Siluetinde boy boy binalardan başka bir şey olmayan, gece her tarafın ışıklarla kaplandığı bir şehre bakınca insan ne hisseder? Teknolojinin vardığı noktanın göz kamaştırıcılığını mı? Ne kalabalık bir memlekette yaşadığını mı? Bu koca çölde bir kum tanesi olarak kaldığını mı?
Belki hepsi. Ama en çok yalnızlığı. İnsan selinden yürüyemediğin bir şehirde koskoca bir yalnızlığı. Milyonlarca çift göz arasında kimsesizliği…
İnsan en çok yalnız olduğunda hisseder, aslında yalnız olmadığını. Devasa ayaklar altında ezilen bir kum tanesi olduğu halde, tüm o ayakların, karşısında bir hiçe dönüşeceği büyük bir gücün bulunduğunu. Tüm güneşler batarken anlar insan, batıp gitmeyeni, yaratıcısını.

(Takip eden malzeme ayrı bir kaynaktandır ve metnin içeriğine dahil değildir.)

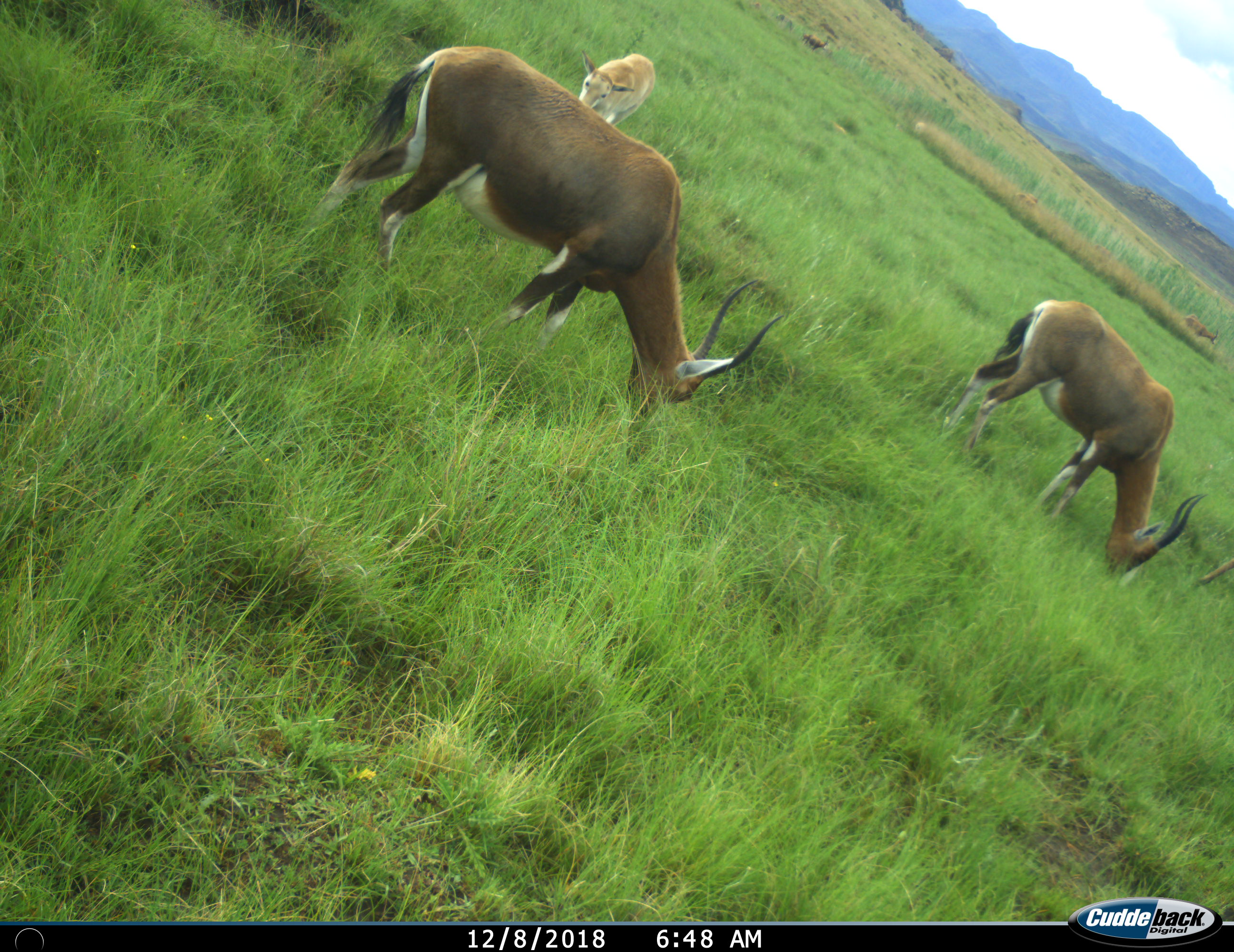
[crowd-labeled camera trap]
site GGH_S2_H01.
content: unidentified animal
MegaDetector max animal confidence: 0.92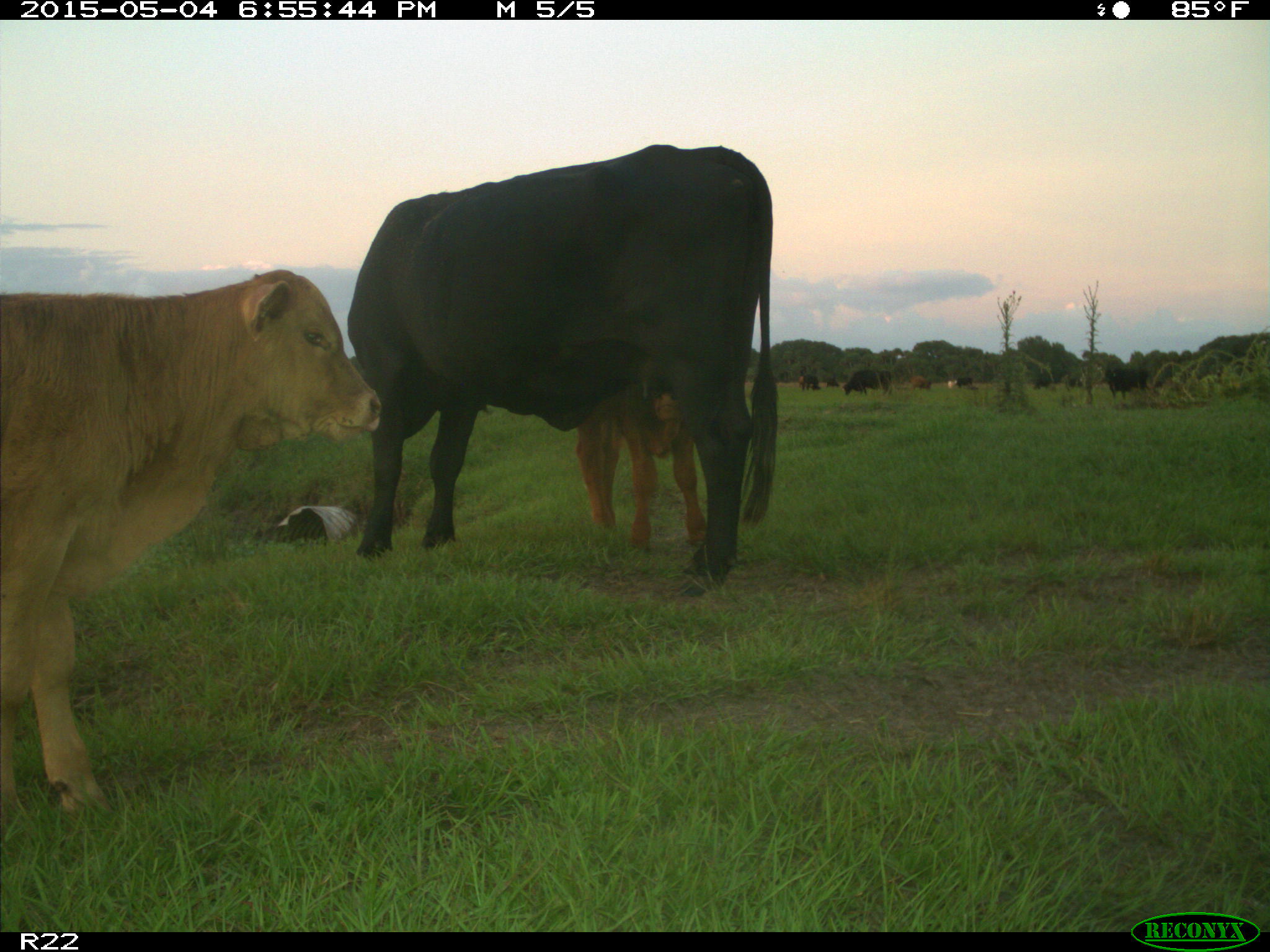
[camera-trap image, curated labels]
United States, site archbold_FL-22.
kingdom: Animalia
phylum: Chordata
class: Mammalia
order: Artiodactyla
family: Bovidae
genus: Bos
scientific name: Bos taurus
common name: domestic cow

Oysa, tuhaftır, o binalar ve o ışıklar, sanki insana Rabbini unutturmak içindir. Işıklar arttıkça, binalar yükseldikçe görünmez olur gökyüzü. Betonlar döküldükçe gözden kaybolur yeryüzü. Gökyüzü ve yeryüzü görülmeyince, Göklerin ve Yerlerin Sultanı da unutulacak sanılır. İnsan gökyüzünü göremeyince, ne eşsiz, ne uçsuz bucaksız, aklın hayalin alamayacağı ne büyük bir kâinatta yaşadığını unutacak diye hesaplanır. Hayatı taştan, demirden, elektrikten, baz istasyonundan ve cistak cistaklardan ibaret sanacak diye umulur. Bedeniniz çıkamıyor diye, siz de çıkamazsınız zannedilir, gökyüzüne. Bedenen çıkmayın diye, türlü oyuncaklar yerleştirilir, o taştan kulelere. Yerin onlarca metre derininden, yüzlerce metre üstüne kadar koca koca ayaklar inşa edilmiştir, kum tanelerini ezmek için, oyun ve eğlencelerle. Her katta biraz daha yükselip, kendisini de yükselmiş hissedecektir, hesapta. Daha büyük binalarda, daha da büyük olduğunu zannedecektir, güya.
Oysa büyük şehirlerin o yüksek kulelerinden, o neon ışıklarından insanın hissesine kocaman bir yalnızlıktan başka bir şey kalmaz.
Yalnız ve çaresiz bir insandan daha aç kimse yoktur, inanmaya.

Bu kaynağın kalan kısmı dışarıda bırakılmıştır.